Sam Fisher
Banned
When French voters seated a Socialist Party president in May, they were led to expect a break from the pressures of excessive debt, budget austerity and economic decline.
Not happening.
Francois Hollande is proving that good intentions can't engineer a turnaround. When he came into power six months ago, Hollande pandered to his political base. He raised the minimum wage, lowered some retirement ages, increased taxes on the rich and promised to fund 60,000 new teaching jobs.
Within months, however, Hollande was backpedaling, saying France needed to raise taxes more broadly. At a news conference this month, Hollande stressed the need to make French business more competitive and defended the necessity of a higher value-added tax that regressively affects the poor.
Hollande's approval ratings have plunged. His zigzagging has some French longing for a return of Hollande's hyperkinetic predecessor, Nicolas Sarkozy.
France is enduring the inevitable consequences of overspending on social programs and overregulation of its labor market. Its companion impulse to overtax is being tempered by fiscal and financial reality. Even a nation rich in culture, resources and infrastructure can't keep borrowing money and raising tax rates forever. Citing the troubled fiscal outlook and "deteriorating economic prospects," Moody's Investors Service on Monday stripped France of its AAA credit rating. Rival rating agency Standard & Poor's had downgraded France from AAA months earlier.
America should heed the French lesson — especially with the automatic tax hikes and across-the-board spending cuts set for Jan. 1 unless U.S. lawmakers find a way to avoid that so-called fiscal cliff.
Unable to keep the promises he made, Hollande has pleaded for more time to set France on the right course: "Everything has been said, but not everything has been tried," Hollande explained. "I will do everything to ensure our turnaround."
Trouble is, he means everything. He will jack up taxes and jack up spending. He will court business investment with tax credits at the same time he tries to ignore the labor-market constraints that contribute so much to making France uncompetitive.

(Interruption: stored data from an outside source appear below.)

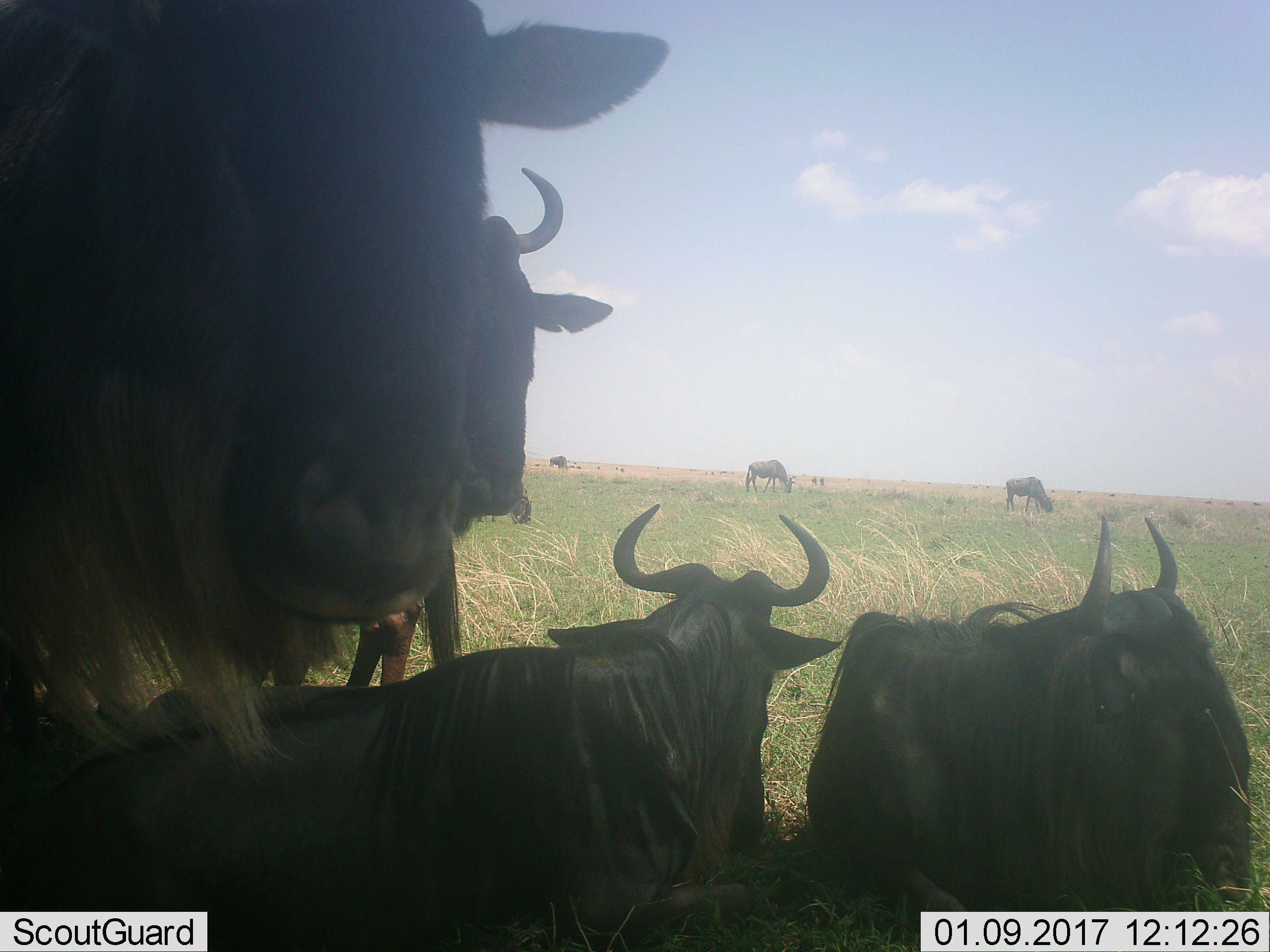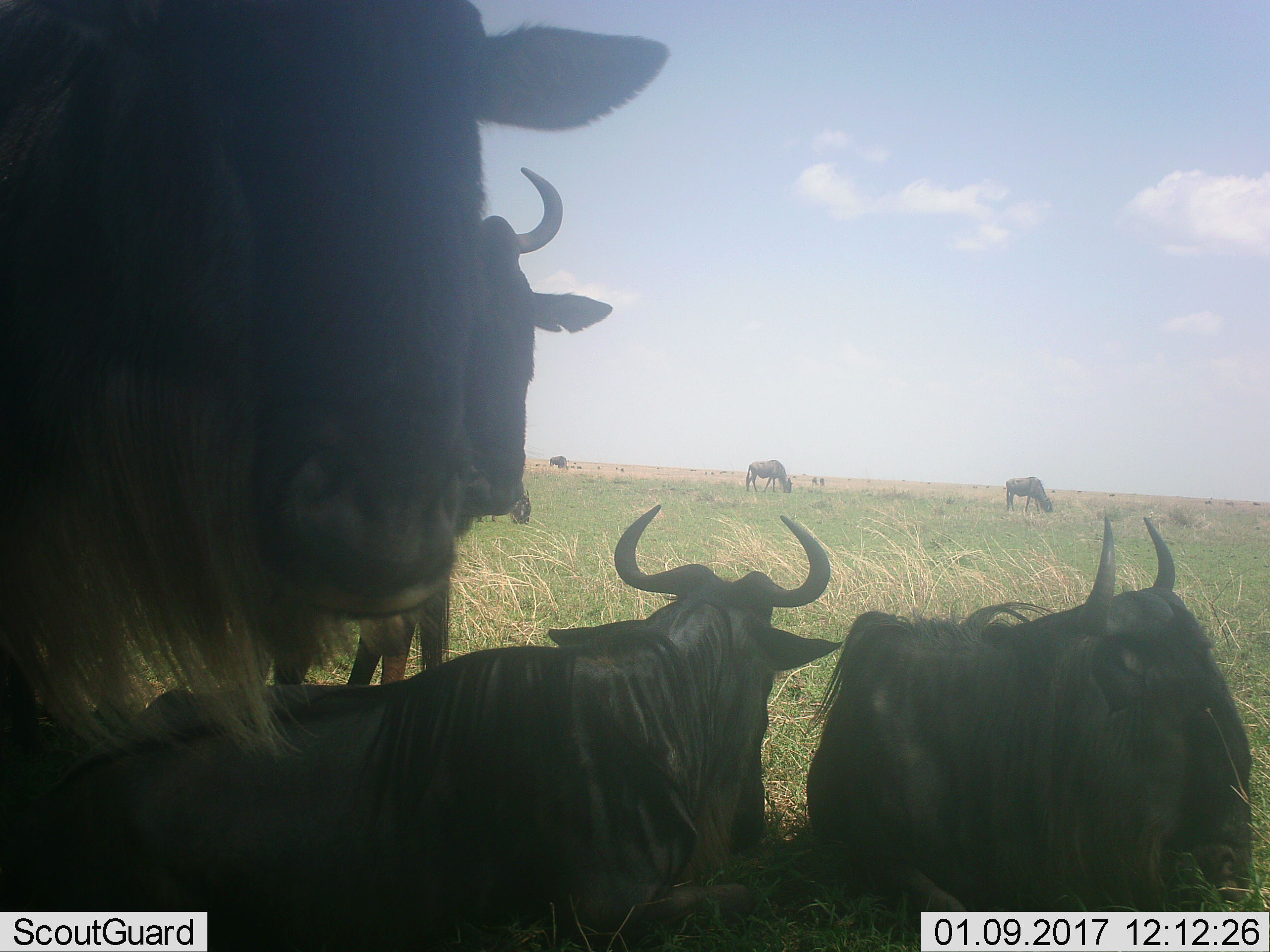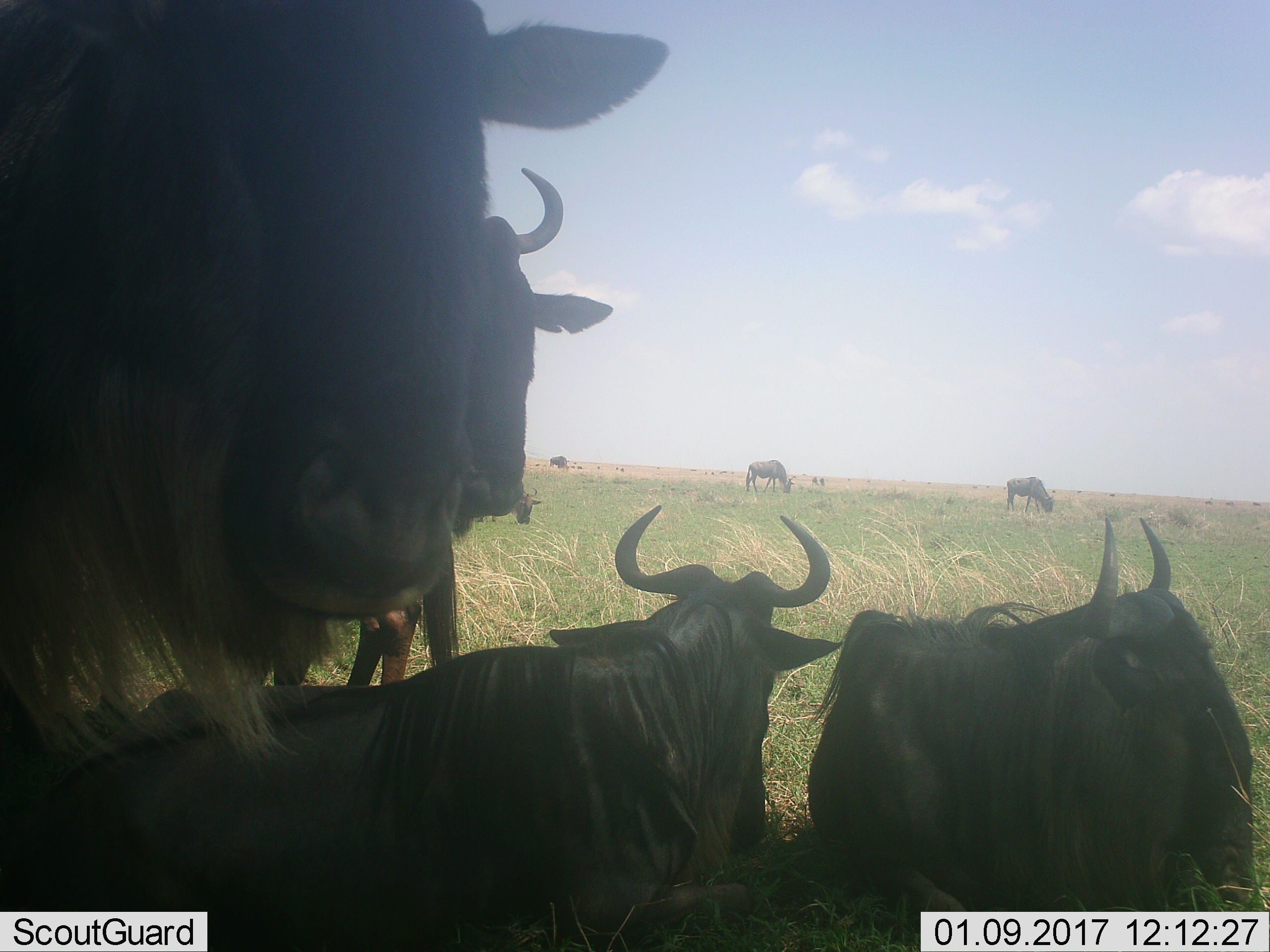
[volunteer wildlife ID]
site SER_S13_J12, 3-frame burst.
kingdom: Animalia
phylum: Chordata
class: Mammalia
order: Artiodactyla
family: Bovidae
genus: Connochaetes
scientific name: Connochaetes taurinus taurinus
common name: blue wildebeest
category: wildebeestblue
Wildebeestblue (blue wildebeest) (Connochaetes taurinus taurinus), count 8. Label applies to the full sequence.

A recent International Monetary Fund report outlines how rigid, dysfunctional rules are at the core of the French malaise. Companies cannot readily adjust the working hours or pay of their labor forces to meet pressure from a Europe-wide slowdown. Layoffs are cost-prohibitive — although that hasn't stopped major employers such as Peugeot from announcing massive job cuts. No wonder France is in danger of lapsing into a recession.
With its well-educated populace and sophisticated business culture, France has more economic breathing room than a smaller, poorer nation such as Portugal. Yet it is precisely to Portugal that Hollande should look for an example of the resolve he needs.
Portugal has stuck with a program of austerity and debt-reduction despite severe economic pain and declining living standards. Its center-right government is now ushering in another austerity budget in the face of public protests. What's not obvious today but will be soon is how dealing forthrightly with its debt, reforming its markets and curbing its public spending will clear the way for growth in the future.
On a recent visit to Portugal, German Chancellor Angela Merkel endured some nasty public protests, including displays of swastikas and catcalls such as, "Merkel Nazi, Go Away." As head of Europe's largest and most successful economy, Merkel is pushing fiscal discipline across the continent. She recognizes it is a tough path to follow. But she is exactly right when she notes that Portugal's "conditions for growth" have improved dramatically, as a result of "the courageous action of its government."
For Germany, France is the bigger worry. France is healthier yet than Portugal, but as Europe's No. 2 economy — and Germany's largest trading partner — much is riding on Hollande's ability to nurse his nation back to vigor. Germans are skeptical: A recent headline in a prominent German newspaper asked, "Will France be the new Greece?"
Hollande has shown a willingness to adjust his policies. But his scattershot approach won't be strong enough to pull France out of its economic tailspin. What's needed is a coherent strategy.
Hollande has to muster the same political courage as leaders of Portugal and his counterpart, President Cavaco Silva, to make France competitive again.